The Q4 recovery to 75.2% non-GAAP gross margin is an encouraging sign that Blackwell unit economics are improving as volumes scale. Management has guided Q1 FY2027 gross margins to approximately 71%, suggesting another transitional quarter before the expected drift back toward the mid-70s. Investors who have modeled mid-70s margins through FY2027 should treat that as an aspiration rather than a certainty until the data confirms it.
Free Cash Flow: The Number That Doesn’t Get Enough Credit
NVIDIA generated $96.58 billion in free cash flow for the full fiscal year FY2026. To put that in context: that is more free cash flow than most S&P 500 companies generate in total revenue. The $34.9 billion in Q4 free cash flow alone represents a 124.4% year-over-year increase and it is being generated with capital expenditure requirements that remain modest relative to the revenue base, since NVIDIA designs chips but does not fabricate them.
That FCF machine is what funds the $50 billion share repurchase program NVIDIA has been executing, as well as the dividend. It also provides the financial flexibility to invest in software, systems integration, and the emerging physical AI stack that Huang outlined as the next chapter of growth.

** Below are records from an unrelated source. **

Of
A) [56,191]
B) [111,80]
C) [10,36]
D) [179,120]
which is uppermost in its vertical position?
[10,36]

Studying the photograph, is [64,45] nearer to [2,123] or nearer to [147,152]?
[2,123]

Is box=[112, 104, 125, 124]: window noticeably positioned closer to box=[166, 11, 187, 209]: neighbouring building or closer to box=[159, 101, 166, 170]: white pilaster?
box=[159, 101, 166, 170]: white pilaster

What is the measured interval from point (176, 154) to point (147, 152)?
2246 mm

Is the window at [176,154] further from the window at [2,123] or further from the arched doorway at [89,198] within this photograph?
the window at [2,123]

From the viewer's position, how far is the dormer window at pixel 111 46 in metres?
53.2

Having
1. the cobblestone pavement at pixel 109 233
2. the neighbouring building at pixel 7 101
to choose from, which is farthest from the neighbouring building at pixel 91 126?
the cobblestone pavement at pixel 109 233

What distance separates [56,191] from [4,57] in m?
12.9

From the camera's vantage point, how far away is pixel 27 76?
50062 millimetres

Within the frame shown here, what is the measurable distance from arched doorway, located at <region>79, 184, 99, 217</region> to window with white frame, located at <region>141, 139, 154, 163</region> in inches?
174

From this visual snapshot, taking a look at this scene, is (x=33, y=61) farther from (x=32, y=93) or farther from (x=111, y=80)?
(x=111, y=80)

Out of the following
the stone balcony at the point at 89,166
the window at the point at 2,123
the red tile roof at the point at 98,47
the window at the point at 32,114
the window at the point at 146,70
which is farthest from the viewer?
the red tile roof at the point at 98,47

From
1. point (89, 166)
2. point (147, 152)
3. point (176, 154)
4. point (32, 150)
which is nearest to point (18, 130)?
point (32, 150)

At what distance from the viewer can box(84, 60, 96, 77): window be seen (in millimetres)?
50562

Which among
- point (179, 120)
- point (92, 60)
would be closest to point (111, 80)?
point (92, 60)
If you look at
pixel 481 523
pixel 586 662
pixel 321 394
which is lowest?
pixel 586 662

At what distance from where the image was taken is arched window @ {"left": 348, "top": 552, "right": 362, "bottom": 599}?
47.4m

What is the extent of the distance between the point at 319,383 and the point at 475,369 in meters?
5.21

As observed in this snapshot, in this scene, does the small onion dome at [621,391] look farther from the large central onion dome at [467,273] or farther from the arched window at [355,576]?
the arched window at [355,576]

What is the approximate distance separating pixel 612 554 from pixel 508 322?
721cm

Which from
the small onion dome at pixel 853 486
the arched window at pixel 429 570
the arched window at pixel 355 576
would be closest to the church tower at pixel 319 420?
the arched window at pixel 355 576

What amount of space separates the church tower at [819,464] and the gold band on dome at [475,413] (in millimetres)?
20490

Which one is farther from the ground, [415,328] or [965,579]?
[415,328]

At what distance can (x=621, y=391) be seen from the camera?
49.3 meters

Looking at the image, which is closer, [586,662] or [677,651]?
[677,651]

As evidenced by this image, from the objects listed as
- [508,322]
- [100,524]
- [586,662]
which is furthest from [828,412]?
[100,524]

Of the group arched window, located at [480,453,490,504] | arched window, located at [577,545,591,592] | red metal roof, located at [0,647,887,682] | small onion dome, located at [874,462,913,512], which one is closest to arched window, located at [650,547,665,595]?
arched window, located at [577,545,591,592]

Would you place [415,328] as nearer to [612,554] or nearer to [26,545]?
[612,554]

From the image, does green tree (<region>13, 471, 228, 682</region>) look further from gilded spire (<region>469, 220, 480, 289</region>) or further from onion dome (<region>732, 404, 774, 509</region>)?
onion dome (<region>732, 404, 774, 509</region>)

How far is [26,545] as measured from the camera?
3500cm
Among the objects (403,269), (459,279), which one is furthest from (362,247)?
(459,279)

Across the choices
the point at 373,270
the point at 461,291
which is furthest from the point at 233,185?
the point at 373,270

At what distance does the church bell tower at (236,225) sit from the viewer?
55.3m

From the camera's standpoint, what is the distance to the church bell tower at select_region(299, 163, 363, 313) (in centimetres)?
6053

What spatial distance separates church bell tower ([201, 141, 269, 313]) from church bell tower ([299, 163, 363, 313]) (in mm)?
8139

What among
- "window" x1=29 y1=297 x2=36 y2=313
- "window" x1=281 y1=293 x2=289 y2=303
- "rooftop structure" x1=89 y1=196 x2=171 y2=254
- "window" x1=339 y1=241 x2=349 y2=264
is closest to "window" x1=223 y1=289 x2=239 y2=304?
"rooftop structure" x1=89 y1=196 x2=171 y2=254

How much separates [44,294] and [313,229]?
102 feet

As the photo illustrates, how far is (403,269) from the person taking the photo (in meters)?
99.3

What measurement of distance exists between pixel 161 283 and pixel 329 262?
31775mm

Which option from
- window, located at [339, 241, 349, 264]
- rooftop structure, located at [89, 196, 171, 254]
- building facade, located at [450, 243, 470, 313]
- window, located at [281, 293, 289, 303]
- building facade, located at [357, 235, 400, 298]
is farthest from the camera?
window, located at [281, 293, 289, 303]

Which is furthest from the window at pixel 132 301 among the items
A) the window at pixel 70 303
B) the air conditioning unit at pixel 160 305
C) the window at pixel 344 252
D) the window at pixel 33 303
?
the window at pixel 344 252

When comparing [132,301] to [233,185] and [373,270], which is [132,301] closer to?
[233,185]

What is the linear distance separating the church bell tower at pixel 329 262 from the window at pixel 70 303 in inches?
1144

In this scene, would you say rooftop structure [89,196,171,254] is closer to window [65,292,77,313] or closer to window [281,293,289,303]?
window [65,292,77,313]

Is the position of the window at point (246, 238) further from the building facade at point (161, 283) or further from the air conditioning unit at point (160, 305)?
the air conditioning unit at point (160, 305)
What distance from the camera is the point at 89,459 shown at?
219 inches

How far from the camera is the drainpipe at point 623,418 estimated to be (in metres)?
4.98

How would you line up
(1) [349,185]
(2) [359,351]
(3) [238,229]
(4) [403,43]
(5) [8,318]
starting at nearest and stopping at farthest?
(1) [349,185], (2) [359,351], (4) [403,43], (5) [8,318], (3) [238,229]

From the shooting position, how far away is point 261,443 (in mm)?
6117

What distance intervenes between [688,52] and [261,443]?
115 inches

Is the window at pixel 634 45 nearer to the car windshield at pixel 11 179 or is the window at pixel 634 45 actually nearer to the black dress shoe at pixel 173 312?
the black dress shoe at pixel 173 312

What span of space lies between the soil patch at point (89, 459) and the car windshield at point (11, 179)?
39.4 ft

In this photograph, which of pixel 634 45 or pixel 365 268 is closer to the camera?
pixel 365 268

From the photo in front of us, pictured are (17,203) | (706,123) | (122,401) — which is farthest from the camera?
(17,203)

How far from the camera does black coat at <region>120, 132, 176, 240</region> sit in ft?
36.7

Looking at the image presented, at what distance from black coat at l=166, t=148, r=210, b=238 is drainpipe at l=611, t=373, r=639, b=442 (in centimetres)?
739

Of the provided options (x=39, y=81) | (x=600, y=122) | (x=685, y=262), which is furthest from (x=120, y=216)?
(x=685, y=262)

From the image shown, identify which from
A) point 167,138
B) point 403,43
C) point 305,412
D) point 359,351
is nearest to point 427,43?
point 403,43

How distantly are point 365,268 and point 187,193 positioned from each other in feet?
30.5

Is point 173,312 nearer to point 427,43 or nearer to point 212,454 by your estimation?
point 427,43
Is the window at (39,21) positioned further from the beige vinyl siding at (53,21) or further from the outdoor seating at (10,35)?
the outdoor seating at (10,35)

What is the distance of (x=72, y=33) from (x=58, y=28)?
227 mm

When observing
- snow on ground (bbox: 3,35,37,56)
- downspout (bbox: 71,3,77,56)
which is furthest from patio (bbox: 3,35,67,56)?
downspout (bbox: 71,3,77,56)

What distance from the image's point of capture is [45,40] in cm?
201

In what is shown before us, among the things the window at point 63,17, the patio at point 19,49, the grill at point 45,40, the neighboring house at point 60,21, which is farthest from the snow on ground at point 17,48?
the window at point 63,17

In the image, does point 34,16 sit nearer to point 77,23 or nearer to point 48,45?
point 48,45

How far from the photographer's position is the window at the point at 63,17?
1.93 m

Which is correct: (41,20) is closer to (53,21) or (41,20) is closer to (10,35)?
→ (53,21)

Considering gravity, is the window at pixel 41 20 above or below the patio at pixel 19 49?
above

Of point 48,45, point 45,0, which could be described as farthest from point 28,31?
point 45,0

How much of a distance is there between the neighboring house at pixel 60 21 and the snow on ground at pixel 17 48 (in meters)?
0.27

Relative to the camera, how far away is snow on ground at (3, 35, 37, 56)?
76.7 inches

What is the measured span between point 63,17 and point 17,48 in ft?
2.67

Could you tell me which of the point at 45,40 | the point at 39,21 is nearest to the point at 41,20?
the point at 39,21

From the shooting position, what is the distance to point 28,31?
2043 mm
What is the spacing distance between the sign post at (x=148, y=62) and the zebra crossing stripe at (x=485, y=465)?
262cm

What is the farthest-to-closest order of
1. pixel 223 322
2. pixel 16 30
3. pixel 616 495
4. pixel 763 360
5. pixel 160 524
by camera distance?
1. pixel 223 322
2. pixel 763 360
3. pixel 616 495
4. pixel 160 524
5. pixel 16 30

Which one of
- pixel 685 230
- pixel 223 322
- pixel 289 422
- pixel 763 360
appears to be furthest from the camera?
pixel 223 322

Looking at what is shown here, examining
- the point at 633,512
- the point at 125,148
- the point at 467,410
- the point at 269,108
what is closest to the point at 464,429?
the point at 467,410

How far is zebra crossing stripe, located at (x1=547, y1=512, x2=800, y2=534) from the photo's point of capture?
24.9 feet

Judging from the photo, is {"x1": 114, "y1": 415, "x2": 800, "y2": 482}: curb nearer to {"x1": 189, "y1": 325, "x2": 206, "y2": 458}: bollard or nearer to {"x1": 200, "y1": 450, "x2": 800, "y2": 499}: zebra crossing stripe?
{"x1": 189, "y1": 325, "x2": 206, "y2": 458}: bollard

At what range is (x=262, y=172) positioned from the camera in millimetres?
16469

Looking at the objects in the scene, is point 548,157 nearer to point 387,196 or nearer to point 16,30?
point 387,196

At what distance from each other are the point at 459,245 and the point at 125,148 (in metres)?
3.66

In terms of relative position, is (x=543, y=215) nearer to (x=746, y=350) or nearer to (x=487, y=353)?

What Jensen Huang Is Actually Saying
The management tone grade of A reflects something more than polished optimism. Huang’s framing on the earnings call was notably forward-leaning in ways that go beyond the typical guidance beat. His declaration that the age of “physical AI” has arrived — encompassing robotics, autonomous vehicles, industrial automation, and sovereign AI infrastructure — is a deliberate signal that NVIDIA’s addressable market is expanding, not plateauing.
The Rubin GPU architecture, succeeding Blackwell, represents the next compounding catalyst on the hardware roadmap. NVIDIA has not provided formal mass shipment timing for Rubin, but the implication from the product cadence is a late calendar 2026 introduction. If Rubin ramps with anywhere near the velocity of Blackwell, the FY2028 revenue trajectory becomes a very different conversation.